Personal information
- Full name: Michael John Morris
- Born: 8 March 1969 (age 57) Melbourne, Victoria, Australia
- Batting: Right-handed
- Bowling: Unknown

Domestic team information
- 1989–1991: Cambridge University

Career statistics
| Competition | First-class |
| Matches | 25 |
| Runs scored | 452 |
| Batting average | 13.29 |
| 100s/50s | –/1 |
| Top score | 60 |
| Balls bowled | 18 |
| Wickets | 0 |
| Bowling average | – |
| 5 wickets in innings | – |
| 10 wickets in match | – |
| Best bowling | – |
| Catches/stumpings | 10/– |
- Source: Cricinfo, 2 January 2022

= Michael Morris (cricketer) =

English cricketer

Michael John Morris (born 8 March 1969) is an Australian-born English former first-class cricketer.

Morris was born at Melbourne in March 1969, but moved to England where he was educated in Oxford at Cherwell School.
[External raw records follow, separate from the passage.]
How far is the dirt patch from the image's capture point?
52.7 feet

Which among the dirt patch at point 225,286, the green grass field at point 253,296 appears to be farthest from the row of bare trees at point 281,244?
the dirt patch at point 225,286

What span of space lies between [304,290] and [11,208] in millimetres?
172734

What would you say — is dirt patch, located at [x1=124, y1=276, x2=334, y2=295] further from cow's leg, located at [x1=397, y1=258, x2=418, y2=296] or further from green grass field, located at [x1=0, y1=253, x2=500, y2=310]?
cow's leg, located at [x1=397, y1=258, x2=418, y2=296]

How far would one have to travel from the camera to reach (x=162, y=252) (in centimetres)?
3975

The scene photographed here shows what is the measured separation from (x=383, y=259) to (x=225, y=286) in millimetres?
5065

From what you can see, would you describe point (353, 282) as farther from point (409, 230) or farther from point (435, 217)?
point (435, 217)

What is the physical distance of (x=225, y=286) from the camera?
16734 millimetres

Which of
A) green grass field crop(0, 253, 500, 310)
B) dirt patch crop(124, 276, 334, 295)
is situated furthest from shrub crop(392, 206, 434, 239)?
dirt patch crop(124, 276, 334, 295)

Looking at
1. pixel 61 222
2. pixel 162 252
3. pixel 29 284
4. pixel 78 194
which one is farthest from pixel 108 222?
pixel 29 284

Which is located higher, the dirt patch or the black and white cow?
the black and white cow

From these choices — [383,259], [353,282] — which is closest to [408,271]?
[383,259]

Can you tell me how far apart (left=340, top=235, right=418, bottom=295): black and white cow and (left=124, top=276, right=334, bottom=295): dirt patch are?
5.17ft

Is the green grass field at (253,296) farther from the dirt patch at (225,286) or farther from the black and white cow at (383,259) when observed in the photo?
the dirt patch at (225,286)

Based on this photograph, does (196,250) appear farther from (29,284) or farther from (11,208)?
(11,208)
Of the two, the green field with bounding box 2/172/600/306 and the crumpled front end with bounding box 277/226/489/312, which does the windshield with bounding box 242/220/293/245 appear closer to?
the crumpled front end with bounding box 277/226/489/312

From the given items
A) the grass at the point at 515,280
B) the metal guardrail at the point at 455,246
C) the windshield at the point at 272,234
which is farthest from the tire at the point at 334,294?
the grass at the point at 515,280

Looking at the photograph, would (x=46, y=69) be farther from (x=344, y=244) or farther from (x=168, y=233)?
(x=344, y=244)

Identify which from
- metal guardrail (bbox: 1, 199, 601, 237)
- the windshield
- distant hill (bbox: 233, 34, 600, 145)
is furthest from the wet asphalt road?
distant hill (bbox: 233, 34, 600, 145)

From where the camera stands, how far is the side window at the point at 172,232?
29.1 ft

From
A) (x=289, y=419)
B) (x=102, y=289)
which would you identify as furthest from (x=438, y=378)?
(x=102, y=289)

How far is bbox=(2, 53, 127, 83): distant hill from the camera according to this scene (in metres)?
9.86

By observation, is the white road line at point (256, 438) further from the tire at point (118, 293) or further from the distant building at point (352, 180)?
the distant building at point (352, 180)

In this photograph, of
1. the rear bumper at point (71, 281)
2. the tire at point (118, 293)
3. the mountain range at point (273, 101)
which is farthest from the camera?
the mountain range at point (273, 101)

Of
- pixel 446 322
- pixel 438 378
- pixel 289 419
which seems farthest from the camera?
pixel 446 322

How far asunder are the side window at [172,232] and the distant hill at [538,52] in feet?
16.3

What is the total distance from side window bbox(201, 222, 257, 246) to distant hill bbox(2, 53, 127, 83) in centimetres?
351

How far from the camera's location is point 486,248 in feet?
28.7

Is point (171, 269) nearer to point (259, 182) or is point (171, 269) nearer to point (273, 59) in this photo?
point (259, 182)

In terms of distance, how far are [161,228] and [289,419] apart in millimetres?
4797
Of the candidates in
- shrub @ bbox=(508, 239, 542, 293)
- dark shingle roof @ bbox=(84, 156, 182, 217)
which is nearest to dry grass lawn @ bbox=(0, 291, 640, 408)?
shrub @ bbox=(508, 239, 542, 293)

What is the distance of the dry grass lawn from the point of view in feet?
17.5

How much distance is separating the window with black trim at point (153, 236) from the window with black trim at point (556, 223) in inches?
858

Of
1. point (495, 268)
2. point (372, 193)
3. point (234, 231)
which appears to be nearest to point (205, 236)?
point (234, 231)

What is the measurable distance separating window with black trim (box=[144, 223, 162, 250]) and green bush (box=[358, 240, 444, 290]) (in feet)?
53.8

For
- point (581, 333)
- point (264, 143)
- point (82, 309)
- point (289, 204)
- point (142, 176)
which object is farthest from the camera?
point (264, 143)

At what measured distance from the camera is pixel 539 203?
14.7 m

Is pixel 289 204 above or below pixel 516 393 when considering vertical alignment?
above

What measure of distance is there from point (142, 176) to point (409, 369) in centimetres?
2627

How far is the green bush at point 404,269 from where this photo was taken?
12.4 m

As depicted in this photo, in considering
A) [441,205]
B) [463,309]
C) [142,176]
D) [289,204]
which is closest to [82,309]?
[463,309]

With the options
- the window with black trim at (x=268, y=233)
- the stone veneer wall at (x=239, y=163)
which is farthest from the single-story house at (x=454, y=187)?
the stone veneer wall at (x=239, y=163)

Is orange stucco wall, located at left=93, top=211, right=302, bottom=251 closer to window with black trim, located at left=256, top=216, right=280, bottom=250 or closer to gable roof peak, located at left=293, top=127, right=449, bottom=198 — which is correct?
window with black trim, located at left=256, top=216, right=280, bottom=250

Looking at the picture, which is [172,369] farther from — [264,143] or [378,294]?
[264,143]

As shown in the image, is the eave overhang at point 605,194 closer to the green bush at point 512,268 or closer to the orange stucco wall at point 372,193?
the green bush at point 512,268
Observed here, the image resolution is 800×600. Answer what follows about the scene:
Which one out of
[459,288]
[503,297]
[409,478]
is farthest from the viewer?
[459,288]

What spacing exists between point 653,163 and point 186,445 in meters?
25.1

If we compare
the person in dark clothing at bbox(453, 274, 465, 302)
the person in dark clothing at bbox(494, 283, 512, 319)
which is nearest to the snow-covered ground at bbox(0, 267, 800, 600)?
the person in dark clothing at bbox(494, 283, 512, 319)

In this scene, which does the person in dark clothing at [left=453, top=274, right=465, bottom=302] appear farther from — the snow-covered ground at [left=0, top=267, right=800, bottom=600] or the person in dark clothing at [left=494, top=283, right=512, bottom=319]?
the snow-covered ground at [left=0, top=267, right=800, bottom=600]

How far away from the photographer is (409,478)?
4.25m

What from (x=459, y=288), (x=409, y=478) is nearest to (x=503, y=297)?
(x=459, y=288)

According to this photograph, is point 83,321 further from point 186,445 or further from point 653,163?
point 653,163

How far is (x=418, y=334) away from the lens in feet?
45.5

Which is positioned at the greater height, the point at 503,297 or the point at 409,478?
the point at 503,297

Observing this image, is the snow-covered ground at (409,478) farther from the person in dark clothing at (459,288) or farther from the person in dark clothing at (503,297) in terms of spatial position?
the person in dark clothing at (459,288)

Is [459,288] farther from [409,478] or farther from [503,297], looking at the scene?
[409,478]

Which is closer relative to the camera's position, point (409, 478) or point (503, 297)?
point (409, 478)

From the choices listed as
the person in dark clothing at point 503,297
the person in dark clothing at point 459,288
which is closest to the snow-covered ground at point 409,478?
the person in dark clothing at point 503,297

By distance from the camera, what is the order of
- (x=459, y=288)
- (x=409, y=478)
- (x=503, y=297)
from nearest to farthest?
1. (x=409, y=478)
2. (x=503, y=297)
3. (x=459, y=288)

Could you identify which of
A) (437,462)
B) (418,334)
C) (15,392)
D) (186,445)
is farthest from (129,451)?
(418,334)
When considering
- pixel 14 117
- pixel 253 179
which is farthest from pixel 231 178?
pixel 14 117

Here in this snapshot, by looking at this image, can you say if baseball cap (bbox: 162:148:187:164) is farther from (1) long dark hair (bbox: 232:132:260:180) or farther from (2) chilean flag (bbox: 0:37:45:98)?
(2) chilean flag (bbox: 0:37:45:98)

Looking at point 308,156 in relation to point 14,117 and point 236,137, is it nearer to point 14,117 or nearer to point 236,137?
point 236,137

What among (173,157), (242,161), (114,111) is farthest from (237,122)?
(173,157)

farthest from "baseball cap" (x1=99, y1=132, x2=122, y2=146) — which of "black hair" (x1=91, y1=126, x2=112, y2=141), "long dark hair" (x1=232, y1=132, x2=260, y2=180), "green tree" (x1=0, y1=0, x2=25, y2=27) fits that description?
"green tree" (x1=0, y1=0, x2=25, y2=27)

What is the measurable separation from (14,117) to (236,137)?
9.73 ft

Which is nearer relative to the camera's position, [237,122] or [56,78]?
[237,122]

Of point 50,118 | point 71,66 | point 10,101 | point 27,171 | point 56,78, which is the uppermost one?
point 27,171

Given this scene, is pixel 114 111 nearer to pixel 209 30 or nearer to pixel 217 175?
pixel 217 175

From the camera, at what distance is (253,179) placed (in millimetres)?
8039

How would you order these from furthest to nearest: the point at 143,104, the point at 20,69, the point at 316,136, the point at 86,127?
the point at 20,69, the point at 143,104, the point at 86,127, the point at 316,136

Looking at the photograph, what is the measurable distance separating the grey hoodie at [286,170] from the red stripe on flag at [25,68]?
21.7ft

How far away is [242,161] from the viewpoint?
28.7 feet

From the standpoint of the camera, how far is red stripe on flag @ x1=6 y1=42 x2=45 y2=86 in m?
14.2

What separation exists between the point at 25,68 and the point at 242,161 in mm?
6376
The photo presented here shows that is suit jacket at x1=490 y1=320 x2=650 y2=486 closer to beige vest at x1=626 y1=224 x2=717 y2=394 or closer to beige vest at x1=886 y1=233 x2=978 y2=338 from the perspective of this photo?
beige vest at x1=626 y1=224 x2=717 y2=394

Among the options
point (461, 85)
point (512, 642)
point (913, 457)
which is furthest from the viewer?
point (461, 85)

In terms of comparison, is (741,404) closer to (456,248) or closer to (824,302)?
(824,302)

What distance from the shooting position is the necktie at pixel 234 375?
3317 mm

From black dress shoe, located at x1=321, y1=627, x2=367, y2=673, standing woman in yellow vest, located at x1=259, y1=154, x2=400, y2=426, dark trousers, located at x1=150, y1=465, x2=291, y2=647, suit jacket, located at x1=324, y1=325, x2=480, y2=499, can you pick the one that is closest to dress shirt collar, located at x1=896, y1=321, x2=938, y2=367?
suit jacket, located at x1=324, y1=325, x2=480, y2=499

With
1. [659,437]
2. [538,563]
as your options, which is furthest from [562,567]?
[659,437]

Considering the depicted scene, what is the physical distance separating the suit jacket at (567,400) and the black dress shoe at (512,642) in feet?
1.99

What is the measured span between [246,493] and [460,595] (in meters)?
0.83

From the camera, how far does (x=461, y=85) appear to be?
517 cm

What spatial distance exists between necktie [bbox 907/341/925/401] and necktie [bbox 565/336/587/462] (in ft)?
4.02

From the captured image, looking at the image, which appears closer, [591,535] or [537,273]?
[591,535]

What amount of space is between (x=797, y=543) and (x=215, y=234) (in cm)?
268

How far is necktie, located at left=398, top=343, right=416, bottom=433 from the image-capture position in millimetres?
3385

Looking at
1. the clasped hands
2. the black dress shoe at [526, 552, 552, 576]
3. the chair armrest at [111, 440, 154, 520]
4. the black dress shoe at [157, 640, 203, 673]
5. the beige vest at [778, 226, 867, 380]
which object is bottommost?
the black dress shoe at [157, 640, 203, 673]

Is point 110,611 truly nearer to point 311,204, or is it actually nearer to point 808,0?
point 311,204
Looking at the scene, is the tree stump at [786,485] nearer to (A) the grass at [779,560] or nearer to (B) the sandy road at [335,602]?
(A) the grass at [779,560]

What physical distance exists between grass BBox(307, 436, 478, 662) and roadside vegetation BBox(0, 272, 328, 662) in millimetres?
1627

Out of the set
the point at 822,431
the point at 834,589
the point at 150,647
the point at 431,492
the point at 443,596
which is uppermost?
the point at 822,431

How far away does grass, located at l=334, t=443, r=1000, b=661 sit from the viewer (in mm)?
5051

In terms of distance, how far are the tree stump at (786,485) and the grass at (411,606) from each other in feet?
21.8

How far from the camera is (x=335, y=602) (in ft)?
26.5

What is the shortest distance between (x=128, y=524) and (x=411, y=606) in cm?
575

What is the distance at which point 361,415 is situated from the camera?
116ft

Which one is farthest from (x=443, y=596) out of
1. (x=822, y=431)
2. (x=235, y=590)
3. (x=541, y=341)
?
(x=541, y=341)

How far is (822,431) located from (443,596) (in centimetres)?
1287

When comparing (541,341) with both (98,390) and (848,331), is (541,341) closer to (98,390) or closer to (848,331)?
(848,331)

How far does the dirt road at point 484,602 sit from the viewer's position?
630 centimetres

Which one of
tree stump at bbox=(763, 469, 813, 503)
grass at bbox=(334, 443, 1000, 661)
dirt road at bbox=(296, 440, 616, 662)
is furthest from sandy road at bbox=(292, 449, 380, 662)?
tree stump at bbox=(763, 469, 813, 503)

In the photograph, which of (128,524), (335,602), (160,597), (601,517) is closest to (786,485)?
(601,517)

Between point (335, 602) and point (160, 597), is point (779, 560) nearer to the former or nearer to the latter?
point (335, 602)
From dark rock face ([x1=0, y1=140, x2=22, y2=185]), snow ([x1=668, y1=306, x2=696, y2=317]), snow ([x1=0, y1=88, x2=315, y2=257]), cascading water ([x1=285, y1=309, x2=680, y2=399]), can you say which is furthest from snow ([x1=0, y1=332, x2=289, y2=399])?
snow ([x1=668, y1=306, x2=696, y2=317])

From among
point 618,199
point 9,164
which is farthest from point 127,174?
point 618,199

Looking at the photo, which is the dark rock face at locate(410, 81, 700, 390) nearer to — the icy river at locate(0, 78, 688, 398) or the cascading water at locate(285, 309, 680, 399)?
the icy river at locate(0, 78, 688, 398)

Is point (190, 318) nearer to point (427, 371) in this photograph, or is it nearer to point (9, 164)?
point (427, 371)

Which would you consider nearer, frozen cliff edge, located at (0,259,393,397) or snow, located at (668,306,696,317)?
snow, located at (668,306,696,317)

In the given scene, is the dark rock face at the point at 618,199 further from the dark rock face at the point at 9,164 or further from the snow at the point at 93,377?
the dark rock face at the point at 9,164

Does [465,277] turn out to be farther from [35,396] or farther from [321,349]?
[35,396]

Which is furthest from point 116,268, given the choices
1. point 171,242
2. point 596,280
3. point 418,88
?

From there he went up to Pembroke College, Cambridge. While studying at Cambridge, he played first-class cricket for Cambridge University Cricket Club from 1989 to 1991, making 25 appearances. Playing as a middle order batsman in the Cambridge side, he scored 452 runs in his 25 matches at an average of 13.29, with a highest score of 60; this score was the only time he passed 50.